QUOTED PASSAGE
>> begin
14

I have an openvpn (version 2.1_rc15 at both ends) connection setup between two gentoo boxes using shared keys. it works fine for the most part. I use mysql, http, ftp, scp over the vpn with no problems. But when I ssh from the client to the server over the vpn, weird things happen. I can login, i can execute some commands. But if i try to run an ncurses application like top, or i try to cat a file, the connection will stall and I'll have to sever the ssh session.

I can, for example, execute "echo blah; echo .; echo blah" and it will output the three lines of text over the ssh session fine. But if i execute "cat /etc/motd" the session will freeze the moment I press enter.

I compiled openvpn 2.1.1 on my mac and copied over my config directory from my gentoo client. The mac connected and ssh sessions worked fine without freezing.

I then compiled it on my older gentoo box (2.6.26 kernel) which I am retiring due to a dying hard drive, and ssh over it also works perfectly.

Why does it fail on my brand new gentoo box ? I've tried compiling three different kernels in case it was that, but other than that there should be no difference between my older and my newer gentoo boxes that I can think of.

Any suggestions on what's wrong ?

1
  • In my case, ssh, cat, top & HTTP all worked, but scp didn't (it would show 100% transferred and hang there). Lowering the MTU to 1380 fixed it. Oct 15, 2015 at 18:56

5 Answers 5

16

smells like mtu issue. try to lower it as described in official manual or in this blog post.

4
  • 2
    Thanks. I had tried dropping the MTU of the ethernet interface with no result, but adding "fragment 1400" to the client and server as in the post you mentioned worked great. I wonder why the older gentoo box worked fine but the newer one didn't. Oh well, fixed now. Thanks
    – Pawz Lion
    May 3, 2010 at 6:45
  • Thanks. This fixed my issue. At the office I have the exact same setup without any issues, but at my home, it has some hangs in cases. If I curl a url of a file with a - in it, it hangs. Without a -, it works :D, and if I break up long lines in the file, it also works. It makes no sense, but thanks for the solution.
    – Peter
    Jul 18, 2013 at 6:54
  • 1
    Note openvpn's mtu-test option mentioned in the above-linked blog post. This will empirically test the mtu of your openvpn tunnel so you know what values to use when setting fragment and mssfix and aren't just guessing. I saw lots of posts on the internet setting mtu/fragment to 1400, 1350, 1200, etc. But when I actually ran mtu-test, openvpn determined the MTU to be 1189!
>> end
DATASET EXCERPT
>> begin
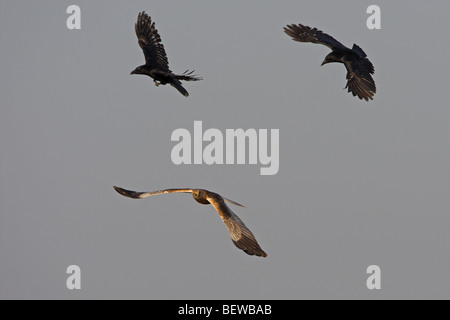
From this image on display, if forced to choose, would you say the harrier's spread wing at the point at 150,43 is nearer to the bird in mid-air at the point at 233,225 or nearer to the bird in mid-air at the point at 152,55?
the bird in mid-air at the point at 152,55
>> end
WHAT YOU NEED TO DO
a. In the discussion of SSH freezing over OpenVPN, what setting did Pawz Lion add to both the client and the server to fix the problem?
b. For each statement, answer yes or no according to the discussion of SSH freezing over OpenVPN, and quote the words that decide it.
(i) SSH sessions froze on the Mac running OpenVPN 2.1.1.
(ii) The older Gentoo box is being retired because its hard drive is dying.
(iii) When the commenter ran mtu-test, OpenVPN reported an MTU of 1400.

PROBLEM SOLUTIONS
a. "fragment 1400"

b.
(i) No: "The mac connected and ssh sessions worked fine without freezing."
(ii) Yes: "which I am retiring due to a dying hard drive"
(iii) No: "openvpn determined the MTU to be 1189!"